## BEGIN GIVEN DATA
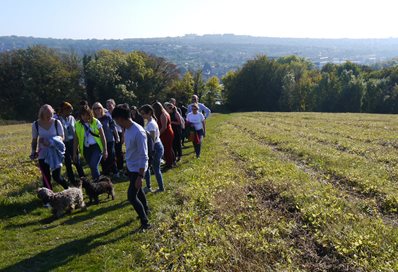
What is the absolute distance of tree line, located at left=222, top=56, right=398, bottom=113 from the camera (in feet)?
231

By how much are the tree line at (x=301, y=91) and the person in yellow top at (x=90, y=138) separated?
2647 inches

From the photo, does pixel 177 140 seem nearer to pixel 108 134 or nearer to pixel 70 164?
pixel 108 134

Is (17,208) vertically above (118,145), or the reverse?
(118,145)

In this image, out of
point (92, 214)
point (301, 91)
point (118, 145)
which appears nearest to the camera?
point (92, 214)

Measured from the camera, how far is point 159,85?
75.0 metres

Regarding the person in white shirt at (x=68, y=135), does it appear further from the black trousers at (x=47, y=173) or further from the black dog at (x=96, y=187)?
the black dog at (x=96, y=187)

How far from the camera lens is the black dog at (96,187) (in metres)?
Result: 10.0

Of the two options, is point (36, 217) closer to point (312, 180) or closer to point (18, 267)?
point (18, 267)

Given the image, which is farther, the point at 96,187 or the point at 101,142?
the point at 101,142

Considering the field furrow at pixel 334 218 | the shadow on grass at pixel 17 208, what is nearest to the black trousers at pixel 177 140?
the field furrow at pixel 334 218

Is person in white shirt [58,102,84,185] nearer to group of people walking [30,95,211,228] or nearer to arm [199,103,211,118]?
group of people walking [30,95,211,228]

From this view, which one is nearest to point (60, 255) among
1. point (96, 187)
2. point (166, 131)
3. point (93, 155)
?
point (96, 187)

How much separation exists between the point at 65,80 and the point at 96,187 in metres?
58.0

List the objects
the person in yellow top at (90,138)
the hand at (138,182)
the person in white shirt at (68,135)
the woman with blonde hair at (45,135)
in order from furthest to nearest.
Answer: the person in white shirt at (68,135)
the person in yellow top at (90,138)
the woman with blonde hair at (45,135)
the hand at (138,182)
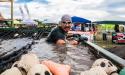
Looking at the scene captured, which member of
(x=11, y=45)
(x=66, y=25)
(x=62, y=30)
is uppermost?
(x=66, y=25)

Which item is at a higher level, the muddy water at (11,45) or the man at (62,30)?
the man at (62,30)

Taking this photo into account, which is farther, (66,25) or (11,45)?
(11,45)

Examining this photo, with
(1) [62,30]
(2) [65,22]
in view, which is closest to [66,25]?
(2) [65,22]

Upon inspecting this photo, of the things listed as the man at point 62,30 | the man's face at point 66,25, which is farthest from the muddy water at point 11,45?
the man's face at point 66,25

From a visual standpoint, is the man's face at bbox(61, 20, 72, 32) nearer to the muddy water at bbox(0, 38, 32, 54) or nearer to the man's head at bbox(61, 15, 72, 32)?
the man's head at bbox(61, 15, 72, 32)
## END GIVEN DATA
## BEGIN GIVEN DATA
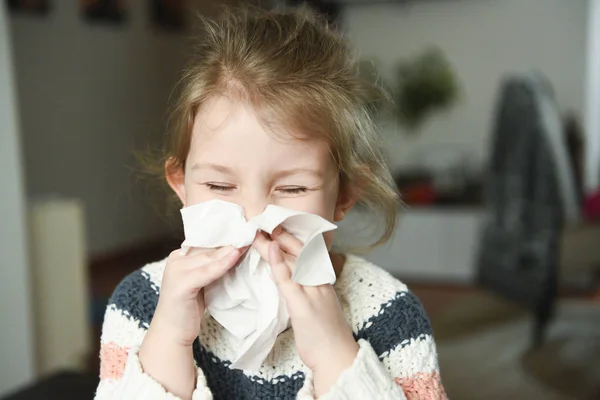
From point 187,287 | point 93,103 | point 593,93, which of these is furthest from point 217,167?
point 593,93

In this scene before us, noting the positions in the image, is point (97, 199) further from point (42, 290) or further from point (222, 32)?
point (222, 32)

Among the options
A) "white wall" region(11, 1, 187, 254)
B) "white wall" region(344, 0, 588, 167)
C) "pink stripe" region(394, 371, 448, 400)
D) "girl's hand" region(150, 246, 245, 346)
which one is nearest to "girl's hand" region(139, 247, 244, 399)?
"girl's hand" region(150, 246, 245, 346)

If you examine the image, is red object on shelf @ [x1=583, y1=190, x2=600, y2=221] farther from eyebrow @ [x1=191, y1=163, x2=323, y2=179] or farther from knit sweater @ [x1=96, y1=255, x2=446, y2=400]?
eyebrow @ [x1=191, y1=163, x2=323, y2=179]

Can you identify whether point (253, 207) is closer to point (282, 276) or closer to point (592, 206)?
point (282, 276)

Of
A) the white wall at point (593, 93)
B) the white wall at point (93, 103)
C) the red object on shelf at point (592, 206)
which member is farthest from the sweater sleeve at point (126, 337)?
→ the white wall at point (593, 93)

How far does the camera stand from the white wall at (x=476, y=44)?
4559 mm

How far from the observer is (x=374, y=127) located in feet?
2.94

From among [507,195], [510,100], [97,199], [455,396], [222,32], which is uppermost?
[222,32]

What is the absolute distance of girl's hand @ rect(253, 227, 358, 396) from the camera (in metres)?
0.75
## END GIVEN DATA
» STATED PROBLEM: Count the lines in the rows above that contain the string "farthest", treating uppercase and lowercase letters as distinct. Reply with the number alone.

» WRITTEN ANSWER: 2